YOUR TASK:
Answer these questions from the abstract on product manifold representations for biological pathways:
(a) On what date was the paper submitted?
(b) What does the supervised model trained on the learned node embeddings predict?
(c) On what kind of edge prediction do mixed-curvature representations underperform existing baselines?

Paper ID: 2401.15478

Product Manifold Representations for Learning on Biological Pathways

Daniel McNeela, Frederic Sala, Anthony Gitter

Machine learning models that embed graphs in non-Euclidean spaces have shown substantial benefits in a variety of contexts, but their application has not been studied extensively in the biological domain, particularly with respect to biological pathway graphs. Such graphs exhibit a variety of complex network structures, presenting challenges to existing embedding approaches. Learning high-quality embeddings for biological pathway graphs is important for researchers looking to understand the underpinnings of disease and train high-quality predictive models on these networks. In this work, we investigate the effects of embedding pathway graphs in non-Euclidean mixed-curvature spaces and compare against traditional Euclidean graph representation learning models. We then train a supervised model using the learned node embeddings to predict missing protein-protein interactions in pathway graphs. We find large reductions in distortion and boosts on in-distribution edge prediction performance as a result of using mixed-curvature embeddings and their corresponding graph neural network models. However, we find that mixed-curvature representations underperform existing baselines on out-of-distribution edge prediction performance suggesting that these representations may overfit to the training graph topology. We provide our mixed-curvature product GCN code at https://github.com/mcneela/Mixed-Curvature-GCN and our pathway analysis code at https://github.com/mcneela/Mixed-Curvature-Pathways.

Submitted: Jan 27, 2024

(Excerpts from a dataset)

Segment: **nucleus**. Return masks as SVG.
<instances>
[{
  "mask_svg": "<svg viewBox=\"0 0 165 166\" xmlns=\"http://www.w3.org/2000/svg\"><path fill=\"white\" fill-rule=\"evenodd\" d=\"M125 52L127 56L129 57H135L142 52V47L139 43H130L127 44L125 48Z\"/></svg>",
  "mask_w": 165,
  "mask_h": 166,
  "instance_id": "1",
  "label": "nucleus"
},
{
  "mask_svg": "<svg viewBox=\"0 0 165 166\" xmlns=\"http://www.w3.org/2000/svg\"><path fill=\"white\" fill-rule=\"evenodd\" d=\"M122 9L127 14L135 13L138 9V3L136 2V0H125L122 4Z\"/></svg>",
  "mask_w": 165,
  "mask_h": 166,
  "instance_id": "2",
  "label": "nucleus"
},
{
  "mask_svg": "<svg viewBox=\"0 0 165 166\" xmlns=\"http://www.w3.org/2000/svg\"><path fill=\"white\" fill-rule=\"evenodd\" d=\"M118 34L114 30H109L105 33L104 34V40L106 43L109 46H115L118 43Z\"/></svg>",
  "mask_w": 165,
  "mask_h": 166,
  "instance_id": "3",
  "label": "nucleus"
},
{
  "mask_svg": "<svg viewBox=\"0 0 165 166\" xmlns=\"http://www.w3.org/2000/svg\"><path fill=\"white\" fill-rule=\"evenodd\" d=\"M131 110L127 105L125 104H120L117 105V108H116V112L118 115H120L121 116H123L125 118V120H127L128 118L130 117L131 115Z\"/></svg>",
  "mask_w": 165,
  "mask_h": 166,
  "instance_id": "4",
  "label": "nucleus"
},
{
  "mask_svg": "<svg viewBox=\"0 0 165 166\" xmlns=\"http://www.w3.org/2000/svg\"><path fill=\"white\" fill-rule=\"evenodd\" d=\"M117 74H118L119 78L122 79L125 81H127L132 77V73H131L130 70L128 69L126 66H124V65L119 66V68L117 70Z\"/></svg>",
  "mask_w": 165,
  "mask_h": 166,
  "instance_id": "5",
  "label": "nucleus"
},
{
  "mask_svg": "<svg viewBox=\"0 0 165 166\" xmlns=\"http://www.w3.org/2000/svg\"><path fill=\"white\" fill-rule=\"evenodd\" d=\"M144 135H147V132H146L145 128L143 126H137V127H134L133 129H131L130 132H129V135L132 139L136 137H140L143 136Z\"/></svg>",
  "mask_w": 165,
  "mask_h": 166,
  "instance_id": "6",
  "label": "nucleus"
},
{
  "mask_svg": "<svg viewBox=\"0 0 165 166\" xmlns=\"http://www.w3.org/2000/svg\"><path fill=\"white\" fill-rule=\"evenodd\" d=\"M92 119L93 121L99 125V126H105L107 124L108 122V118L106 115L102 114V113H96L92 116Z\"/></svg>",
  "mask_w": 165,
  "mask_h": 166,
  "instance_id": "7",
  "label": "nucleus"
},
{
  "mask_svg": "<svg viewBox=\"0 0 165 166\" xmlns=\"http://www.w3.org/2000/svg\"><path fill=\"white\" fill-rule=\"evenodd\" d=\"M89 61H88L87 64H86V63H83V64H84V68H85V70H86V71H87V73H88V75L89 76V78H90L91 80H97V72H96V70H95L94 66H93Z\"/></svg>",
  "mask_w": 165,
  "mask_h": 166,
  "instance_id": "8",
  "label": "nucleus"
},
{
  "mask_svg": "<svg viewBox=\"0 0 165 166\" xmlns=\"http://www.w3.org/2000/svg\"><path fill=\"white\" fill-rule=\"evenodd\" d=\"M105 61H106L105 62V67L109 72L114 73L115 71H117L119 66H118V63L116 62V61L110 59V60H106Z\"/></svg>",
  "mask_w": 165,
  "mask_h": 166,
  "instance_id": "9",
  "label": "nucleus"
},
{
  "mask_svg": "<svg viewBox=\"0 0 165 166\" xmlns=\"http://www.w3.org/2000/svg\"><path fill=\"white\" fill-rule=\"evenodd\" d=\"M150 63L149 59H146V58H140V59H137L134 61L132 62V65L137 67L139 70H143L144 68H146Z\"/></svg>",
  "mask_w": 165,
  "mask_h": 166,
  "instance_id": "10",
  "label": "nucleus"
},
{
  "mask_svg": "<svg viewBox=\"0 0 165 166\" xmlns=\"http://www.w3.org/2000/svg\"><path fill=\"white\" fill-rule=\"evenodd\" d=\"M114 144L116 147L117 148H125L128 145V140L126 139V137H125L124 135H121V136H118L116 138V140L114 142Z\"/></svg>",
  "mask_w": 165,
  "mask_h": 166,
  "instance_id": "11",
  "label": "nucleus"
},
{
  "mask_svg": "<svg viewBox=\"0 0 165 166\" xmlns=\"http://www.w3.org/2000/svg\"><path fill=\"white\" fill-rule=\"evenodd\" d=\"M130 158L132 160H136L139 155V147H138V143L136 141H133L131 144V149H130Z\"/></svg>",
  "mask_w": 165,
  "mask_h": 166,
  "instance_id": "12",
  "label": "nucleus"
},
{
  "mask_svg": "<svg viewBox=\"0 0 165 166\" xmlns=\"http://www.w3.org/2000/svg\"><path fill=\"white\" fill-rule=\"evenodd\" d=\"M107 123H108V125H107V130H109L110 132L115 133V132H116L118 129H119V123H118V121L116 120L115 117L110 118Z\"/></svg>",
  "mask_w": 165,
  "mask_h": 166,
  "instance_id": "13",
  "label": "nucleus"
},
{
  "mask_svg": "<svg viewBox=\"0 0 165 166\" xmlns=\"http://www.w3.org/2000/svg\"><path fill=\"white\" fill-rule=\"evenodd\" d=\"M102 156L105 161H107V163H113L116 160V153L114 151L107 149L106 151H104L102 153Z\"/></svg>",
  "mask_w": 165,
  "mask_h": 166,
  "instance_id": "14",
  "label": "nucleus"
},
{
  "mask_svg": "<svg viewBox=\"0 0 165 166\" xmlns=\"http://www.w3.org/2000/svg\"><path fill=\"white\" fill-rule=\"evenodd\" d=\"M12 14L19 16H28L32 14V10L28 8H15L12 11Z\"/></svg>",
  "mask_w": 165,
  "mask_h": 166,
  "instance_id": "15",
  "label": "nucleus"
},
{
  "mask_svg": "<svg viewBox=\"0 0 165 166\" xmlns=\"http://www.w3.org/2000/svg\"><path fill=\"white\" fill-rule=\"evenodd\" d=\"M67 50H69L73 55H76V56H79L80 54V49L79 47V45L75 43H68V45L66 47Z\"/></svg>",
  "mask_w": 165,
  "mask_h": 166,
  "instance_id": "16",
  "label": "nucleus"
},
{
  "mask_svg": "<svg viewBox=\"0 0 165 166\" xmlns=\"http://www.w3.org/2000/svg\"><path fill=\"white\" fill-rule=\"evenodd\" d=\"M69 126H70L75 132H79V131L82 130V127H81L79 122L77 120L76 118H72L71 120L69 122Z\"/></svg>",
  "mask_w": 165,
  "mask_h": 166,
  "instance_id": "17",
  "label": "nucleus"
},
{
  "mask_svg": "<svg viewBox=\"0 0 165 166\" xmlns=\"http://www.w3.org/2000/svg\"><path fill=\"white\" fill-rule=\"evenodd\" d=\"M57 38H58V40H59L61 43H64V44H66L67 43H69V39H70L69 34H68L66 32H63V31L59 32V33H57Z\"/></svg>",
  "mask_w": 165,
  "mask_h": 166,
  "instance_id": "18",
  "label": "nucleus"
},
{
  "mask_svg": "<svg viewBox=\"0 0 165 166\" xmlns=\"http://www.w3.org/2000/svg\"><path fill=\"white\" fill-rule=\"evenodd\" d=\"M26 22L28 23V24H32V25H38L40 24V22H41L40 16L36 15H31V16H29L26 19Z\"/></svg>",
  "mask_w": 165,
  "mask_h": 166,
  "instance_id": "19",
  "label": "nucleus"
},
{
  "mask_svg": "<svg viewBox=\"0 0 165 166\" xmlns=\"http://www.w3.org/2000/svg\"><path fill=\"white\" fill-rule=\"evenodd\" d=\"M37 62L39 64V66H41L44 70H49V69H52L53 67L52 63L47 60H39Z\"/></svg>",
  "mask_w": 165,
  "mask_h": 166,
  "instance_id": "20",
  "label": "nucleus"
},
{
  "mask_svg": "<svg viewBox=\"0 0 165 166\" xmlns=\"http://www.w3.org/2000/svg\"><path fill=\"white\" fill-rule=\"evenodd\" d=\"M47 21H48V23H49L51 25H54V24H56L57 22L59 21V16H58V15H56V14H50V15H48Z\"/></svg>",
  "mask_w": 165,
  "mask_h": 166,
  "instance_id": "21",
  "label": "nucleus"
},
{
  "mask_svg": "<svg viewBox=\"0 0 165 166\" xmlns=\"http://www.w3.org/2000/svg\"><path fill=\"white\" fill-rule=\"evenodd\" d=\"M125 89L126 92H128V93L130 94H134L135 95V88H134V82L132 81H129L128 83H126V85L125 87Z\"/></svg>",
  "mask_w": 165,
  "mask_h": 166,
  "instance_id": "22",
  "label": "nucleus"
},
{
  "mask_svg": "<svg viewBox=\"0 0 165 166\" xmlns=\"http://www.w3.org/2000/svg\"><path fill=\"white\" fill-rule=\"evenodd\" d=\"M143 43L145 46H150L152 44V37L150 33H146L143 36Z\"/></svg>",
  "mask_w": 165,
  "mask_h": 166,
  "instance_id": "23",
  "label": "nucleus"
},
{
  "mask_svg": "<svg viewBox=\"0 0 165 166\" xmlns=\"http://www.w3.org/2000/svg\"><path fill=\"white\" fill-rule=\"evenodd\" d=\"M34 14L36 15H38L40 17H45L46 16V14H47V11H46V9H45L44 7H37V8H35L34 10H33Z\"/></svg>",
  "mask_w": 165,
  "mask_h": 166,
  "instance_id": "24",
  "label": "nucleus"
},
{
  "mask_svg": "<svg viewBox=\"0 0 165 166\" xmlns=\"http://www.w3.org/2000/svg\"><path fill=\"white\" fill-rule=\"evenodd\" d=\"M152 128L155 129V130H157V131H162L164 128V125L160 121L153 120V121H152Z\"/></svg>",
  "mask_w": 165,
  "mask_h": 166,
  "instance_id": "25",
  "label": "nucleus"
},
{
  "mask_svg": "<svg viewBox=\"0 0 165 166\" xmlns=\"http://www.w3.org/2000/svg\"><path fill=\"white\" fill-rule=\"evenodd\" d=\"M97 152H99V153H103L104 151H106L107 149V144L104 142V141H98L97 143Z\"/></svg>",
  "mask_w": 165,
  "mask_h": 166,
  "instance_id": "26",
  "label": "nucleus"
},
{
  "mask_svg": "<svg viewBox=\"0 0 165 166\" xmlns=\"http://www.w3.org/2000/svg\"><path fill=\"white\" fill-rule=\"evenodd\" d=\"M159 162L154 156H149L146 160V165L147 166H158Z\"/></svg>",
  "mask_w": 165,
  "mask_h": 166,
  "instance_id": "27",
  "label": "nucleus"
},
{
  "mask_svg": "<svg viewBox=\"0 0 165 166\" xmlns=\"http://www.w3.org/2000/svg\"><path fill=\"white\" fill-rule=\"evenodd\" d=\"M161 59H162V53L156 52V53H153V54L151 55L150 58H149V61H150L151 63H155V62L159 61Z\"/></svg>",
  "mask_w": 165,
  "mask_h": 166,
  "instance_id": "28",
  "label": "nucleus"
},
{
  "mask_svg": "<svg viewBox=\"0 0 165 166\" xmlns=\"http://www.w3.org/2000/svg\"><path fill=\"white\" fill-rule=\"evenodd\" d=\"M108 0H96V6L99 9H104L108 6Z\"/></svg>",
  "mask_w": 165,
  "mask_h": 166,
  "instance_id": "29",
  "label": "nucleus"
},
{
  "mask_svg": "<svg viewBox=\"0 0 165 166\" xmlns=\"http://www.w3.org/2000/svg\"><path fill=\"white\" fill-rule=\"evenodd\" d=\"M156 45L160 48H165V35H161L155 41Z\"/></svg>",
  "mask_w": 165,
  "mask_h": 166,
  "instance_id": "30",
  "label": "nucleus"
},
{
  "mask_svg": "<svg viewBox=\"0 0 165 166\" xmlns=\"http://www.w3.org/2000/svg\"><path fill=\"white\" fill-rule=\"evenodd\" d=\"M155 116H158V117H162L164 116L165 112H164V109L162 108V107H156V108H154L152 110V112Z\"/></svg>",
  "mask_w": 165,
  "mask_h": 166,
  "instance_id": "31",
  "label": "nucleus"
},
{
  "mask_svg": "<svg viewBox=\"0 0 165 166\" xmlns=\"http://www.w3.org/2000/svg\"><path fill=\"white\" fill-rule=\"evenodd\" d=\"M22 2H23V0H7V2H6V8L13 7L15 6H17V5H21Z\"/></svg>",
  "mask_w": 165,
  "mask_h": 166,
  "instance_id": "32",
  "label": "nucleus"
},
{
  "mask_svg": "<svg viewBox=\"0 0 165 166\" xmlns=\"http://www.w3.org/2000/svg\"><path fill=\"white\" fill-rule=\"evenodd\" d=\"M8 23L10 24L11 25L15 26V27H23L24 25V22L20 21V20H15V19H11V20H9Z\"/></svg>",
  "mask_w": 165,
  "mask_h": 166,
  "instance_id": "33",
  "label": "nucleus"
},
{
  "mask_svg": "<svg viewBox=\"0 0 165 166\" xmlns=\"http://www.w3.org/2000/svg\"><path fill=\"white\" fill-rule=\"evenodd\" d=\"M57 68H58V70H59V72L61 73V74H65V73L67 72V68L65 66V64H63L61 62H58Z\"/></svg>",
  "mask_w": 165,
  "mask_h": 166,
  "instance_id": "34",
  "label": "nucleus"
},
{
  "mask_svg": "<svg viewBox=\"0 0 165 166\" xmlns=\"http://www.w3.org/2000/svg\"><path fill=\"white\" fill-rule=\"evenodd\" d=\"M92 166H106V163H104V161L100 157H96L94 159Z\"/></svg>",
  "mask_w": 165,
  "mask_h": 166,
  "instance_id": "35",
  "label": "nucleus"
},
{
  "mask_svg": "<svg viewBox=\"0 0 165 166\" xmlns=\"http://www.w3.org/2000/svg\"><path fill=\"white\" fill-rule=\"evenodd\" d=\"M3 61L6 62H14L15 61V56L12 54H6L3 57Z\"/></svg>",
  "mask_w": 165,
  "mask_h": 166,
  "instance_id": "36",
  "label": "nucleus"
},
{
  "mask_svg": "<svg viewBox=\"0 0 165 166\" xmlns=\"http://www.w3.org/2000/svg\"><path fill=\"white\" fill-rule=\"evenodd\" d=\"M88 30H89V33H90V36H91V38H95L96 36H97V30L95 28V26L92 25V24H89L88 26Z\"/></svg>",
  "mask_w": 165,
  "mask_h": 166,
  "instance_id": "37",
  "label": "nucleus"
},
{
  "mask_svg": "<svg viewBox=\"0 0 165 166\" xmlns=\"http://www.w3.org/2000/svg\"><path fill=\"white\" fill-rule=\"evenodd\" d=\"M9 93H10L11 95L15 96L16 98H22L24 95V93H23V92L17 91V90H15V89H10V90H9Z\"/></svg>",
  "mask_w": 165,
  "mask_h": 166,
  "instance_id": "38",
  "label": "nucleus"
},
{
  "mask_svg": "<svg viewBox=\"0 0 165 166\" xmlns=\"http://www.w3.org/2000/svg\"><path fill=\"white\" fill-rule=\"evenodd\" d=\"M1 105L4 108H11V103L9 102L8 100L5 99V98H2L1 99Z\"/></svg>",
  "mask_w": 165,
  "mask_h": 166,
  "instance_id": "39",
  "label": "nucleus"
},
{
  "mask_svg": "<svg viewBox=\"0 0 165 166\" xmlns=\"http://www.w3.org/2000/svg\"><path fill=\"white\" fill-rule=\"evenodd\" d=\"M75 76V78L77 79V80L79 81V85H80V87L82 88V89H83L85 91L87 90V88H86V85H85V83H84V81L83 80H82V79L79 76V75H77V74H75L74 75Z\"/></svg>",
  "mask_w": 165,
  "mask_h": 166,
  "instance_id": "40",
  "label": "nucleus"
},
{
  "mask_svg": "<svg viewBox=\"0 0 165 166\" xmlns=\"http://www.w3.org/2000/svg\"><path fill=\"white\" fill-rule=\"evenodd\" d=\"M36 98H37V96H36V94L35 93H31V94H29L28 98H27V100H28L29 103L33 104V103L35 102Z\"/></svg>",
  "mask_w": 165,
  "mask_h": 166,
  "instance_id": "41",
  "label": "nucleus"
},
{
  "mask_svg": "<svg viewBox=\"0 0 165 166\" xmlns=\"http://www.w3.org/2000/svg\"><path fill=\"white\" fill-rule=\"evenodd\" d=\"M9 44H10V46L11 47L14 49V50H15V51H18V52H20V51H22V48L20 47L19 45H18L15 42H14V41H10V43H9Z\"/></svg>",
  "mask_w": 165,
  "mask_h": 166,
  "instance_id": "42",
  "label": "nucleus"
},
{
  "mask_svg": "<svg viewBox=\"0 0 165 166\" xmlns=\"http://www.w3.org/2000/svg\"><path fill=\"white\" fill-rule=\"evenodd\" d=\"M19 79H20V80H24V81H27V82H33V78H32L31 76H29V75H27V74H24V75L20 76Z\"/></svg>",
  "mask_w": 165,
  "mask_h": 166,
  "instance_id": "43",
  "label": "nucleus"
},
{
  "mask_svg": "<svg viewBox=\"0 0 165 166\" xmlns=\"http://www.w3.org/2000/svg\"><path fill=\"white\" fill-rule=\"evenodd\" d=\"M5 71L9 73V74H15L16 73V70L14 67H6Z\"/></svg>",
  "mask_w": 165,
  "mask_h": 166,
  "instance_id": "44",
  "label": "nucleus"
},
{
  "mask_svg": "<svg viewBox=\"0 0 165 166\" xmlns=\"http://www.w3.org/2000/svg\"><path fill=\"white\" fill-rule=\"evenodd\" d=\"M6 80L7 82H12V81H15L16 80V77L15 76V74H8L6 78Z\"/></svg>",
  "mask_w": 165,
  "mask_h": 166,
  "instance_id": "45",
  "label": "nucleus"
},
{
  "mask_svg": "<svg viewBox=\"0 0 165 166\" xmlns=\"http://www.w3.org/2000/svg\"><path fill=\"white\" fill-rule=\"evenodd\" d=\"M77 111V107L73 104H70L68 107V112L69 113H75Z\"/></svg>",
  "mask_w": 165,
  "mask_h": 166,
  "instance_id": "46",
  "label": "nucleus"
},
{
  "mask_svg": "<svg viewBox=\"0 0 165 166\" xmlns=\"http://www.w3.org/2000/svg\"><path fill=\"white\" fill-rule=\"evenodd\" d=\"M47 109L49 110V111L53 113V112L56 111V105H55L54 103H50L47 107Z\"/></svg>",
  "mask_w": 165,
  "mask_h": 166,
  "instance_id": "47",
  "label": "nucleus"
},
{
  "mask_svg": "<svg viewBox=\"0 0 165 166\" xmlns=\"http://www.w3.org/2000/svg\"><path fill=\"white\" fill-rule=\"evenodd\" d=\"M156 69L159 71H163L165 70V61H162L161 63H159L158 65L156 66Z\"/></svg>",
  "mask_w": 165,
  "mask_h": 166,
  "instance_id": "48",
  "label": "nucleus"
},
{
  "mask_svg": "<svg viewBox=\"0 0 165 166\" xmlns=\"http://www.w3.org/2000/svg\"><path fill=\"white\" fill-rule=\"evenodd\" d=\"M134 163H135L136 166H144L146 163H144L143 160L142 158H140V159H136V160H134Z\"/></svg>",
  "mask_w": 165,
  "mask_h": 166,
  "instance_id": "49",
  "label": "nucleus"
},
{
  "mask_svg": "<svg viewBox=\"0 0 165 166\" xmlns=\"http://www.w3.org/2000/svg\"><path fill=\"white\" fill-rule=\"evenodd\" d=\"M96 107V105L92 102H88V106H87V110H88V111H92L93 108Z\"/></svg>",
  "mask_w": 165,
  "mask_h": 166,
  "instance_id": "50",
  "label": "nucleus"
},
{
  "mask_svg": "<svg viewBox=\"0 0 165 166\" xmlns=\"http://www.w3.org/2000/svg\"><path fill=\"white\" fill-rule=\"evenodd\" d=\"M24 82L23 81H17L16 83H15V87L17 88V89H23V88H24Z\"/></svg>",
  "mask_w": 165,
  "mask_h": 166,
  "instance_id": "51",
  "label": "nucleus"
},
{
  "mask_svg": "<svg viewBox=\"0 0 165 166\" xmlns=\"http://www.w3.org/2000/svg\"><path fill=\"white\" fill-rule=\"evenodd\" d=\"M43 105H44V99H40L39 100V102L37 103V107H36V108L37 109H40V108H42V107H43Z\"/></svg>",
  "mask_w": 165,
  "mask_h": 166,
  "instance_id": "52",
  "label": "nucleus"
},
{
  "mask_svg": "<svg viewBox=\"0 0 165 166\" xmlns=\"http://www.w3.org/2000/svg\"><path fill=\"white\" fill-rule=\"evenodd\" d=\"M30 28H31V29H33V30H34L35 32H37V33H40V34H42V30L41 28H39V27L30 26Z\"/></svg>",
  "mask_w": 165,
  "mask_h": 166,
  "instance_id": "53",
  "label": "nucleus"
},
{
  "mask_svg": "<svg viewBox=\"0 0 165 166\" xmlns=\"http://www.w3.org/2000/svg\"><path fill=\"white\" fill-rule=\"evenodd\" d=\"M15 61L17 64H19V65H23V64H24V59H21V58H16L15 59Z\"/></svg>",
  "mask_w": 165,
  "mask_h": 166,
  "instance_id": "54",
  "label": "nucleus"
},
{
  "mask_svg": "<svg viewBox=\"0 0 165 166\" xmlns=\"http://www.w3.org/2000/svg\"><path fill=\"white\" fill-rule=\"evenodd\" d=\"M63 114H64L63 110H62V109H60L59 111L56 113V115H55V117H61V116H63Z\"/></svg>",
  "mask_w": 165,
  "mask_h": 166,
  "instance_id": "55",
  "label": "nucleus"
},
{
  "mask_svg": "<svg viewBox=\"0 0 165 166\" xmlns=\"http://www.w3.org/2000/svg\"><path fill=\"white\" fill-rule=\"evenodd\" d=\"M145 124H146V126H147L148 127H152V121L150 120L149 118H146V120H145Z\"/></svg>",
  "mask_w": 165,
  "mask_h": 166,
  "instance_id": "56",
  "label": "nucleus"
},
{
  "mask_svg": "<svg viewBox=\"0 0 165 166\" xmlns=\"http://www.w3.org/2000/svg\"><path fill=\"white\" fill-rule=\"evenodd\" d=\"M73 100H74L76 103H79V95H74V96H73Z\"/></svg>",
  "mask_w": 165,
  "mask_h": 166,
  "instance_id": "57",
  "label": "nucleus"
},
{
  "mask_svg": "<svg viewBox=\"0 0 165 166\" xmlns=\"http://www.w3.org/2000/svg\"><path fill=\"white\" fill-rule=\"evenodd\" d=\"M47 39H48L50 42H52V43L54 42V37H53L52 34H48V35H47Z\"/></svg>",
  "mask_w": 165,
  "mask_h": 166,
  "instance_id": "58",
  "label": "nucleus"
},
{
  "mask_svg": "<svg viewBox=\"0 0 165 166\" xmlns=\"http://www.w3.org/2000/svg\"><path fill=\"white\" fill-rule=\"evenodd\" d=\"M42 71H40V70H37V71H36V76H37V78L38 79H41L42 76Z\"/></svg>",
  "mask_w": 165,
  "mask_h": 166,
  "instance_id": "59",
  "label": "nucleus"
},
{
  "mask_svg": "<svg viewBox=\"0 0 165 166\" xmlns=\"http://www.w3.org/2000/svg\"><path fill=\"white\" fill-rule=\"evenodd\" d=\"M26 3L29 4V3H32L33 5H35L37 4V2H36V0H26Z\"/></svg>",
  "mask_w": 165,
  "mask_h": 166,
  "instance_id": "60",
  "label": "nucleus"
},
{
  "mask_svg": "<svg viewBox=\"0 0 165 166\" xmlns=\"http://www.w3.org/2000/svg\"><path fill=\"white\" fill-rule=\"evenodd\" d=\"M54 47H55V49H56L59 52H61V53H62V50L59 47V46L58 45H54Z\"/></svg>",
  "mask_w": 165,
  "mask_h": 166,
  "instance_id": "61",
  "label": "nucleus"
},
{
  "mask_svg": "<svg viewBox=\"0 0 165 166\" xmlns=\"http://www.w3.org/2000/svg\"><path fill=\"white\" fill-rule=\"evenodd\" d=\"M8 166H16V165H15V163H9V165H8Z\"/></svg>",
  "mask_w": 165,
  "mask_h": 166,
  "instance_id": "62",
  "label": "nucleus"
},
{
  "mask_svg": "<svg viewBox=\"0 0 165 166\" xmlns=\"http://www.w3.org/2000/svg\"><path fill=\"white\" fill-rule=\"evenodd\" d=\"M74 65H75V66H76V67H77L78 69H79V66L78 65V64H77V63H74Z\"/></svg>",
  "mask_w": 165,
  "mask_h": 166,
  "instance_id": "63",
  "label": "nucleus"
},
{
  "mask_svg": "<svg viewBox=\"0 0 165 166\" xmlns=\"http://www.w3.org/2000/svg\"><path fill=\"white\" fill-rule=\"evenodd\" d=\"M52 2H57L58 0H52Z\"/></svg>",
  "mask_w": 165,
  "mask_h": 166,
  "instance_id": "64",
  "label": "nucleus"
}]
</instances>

SOLUTION TO THIS EXERCISE:
(a) Jan 27, 2024
(b) Missing protein-protein interactions in pathway graphs
(c) Out-of-distribution edge prediction